> [Text segment]
*** Begin section ***

There are certain things one anticipates when taking a holiday with one’s best mate, and when one’s best mate is Best Mate, these include a frighteningly well-stocked case and German-like efficiency in organisation.
“Everything in my folder,” she said gleefully, waving a plastic file at me as we met at the airport at obscene o’clock, “is filed in the chronological order in which we’ll need it. And I have factor 25, factor 30, aftersun, facial aftersun, bug repellent, an Italian grammar book, a change of clothes in my hand-luggage…” She visibly ticked things off on a mental checklist. “Oh, and all the miniatures of bathroom equipment are correctly labelled.”
This, I expect. This is why I travel with her. Me – I’m much more Zen. I find that the things one generally tends to need will be around somewhere*. Yes, the überorganisation I’d anticipated. And, to a certain degree, I’d anticipated the Roman weather: my case bulged with cotton vest tops, linen trousers and flip-flops. I’d even predicted the extent to which we’d be relaxing and packed not one, but two large novels.

*** End section ***

> [Aim of the exercise] Continue the holiday travel piece from its last sentence, in the same voice. The lines that come after this are not needed for anything here.

> [Information supplied]
*** Begin section ***

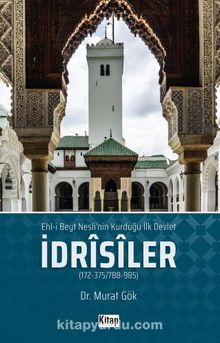 Ehl'i Beyt Neslinin Kurduğu İlk Devlet İdrisiler kitap kapağı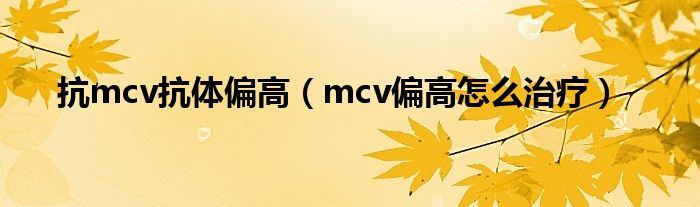 抗mcv抗體偏高（mcv偏高怎么治療）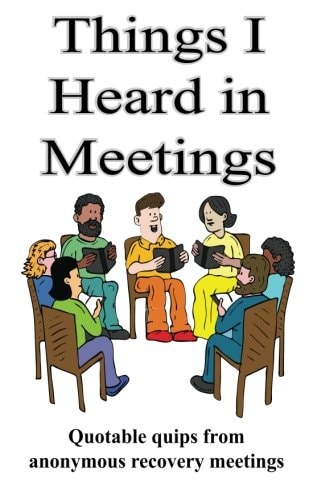 Things I Heard In Meetings Recovery in Short Quotes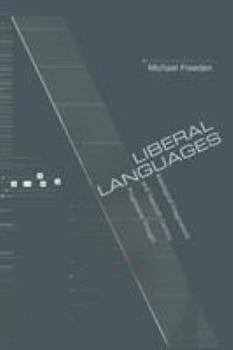 Paperback Liberal Languages: Ideological Imaginations and Twentieth-Century Progressive Thought Book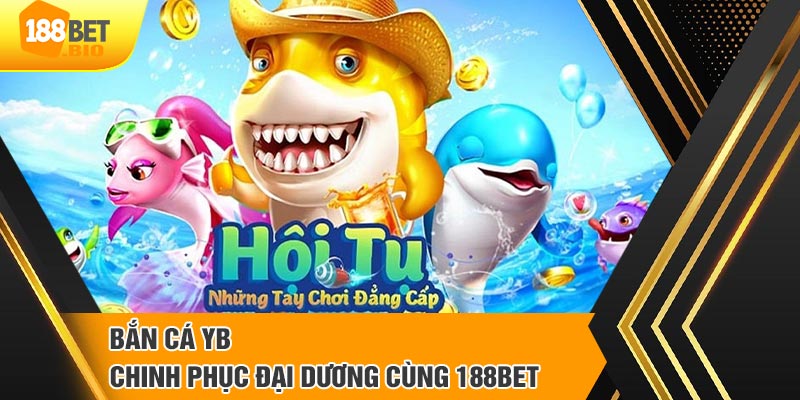 Nét chính về game bắn cá tại 188Bet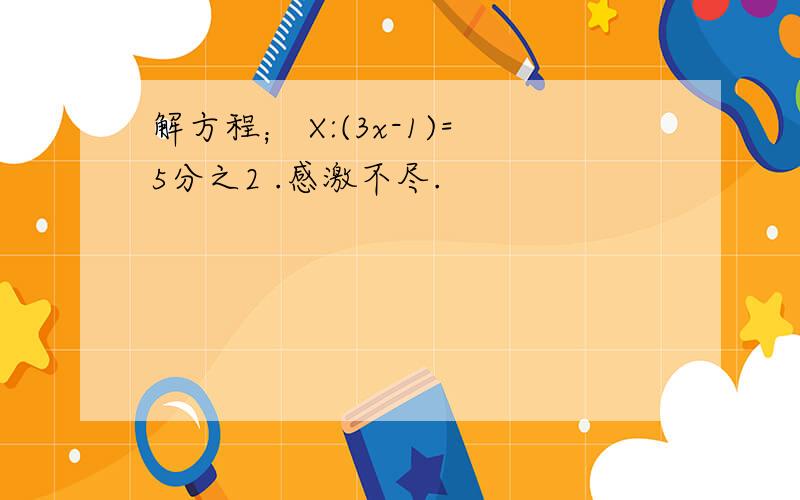 解方程； X:(3x-1)=5分之2 .感激不尽.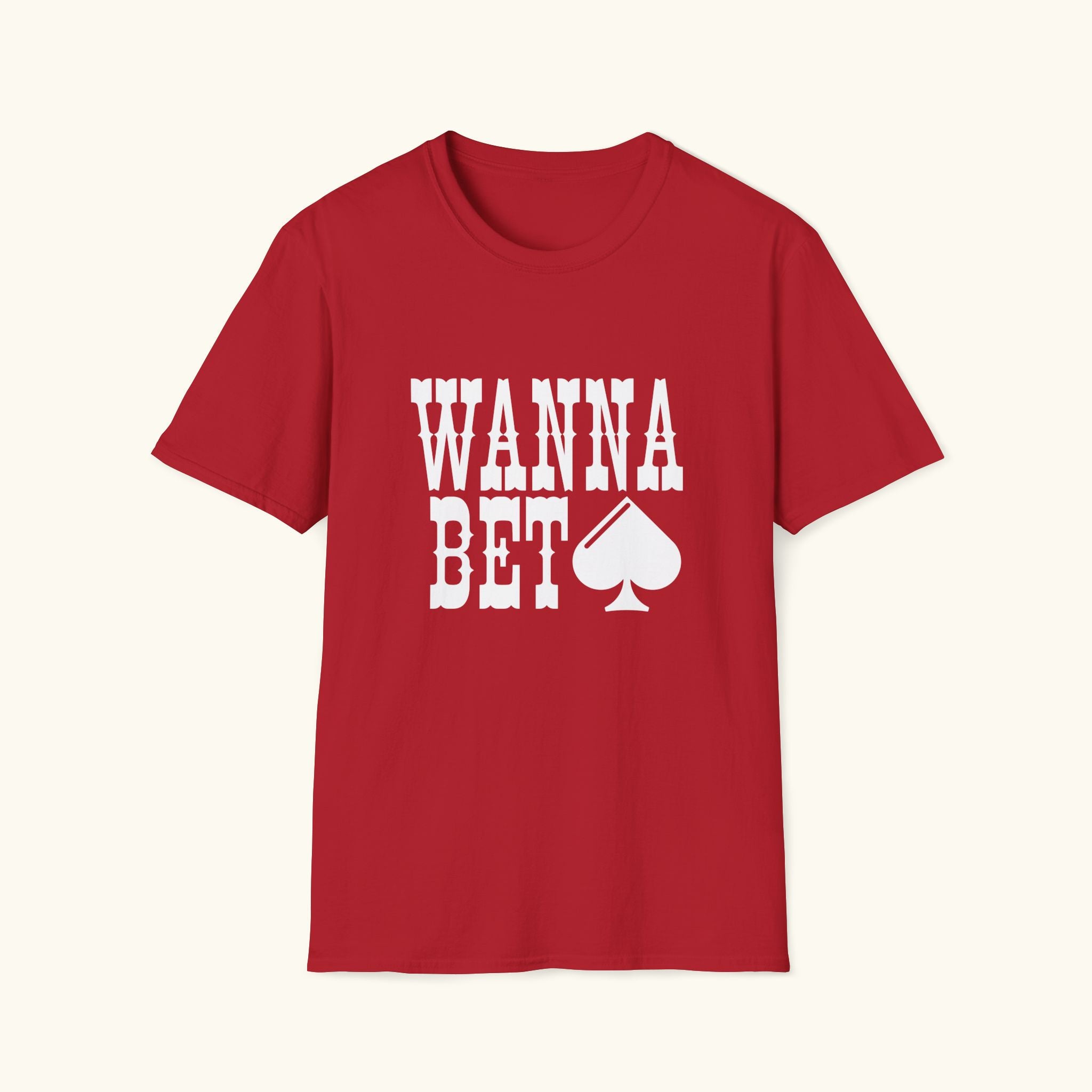 Wanna Bet T-Shirt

*** End section ***

> [Answer below]
However, what I didn’t predict, but possibly should have done, was that the online description of our accommodation during our mid-sojourn trip to Naples wasn’t entirely accurate. I should really be travel-savvy enough to know that “clean, quiet and safe” actually means “only half the rubbish in downtown Naples; so far off the beaten track that you’ll be faced with unending stares from the locals who’re wondering what the Manolo you’re doing in this godforsaken slum; and so safe that people from neighbouring towns will pull a face and warn against ‘the crimes’.” Don’t get me started on the breakfast.
And there were several more unforeseen occurrences before our time was up.
“Look over there,” I hissed at BM, pointing to a group posing for photos in the Colosseum. It had taken me a few moments to put my finger on what was so odd about the situation. “I didn’t realise that the Amish wear trainers!”
“Huh,” BM shrugged, snapping away. “I didn’t realise they took 14-hour flights halfway around the world.”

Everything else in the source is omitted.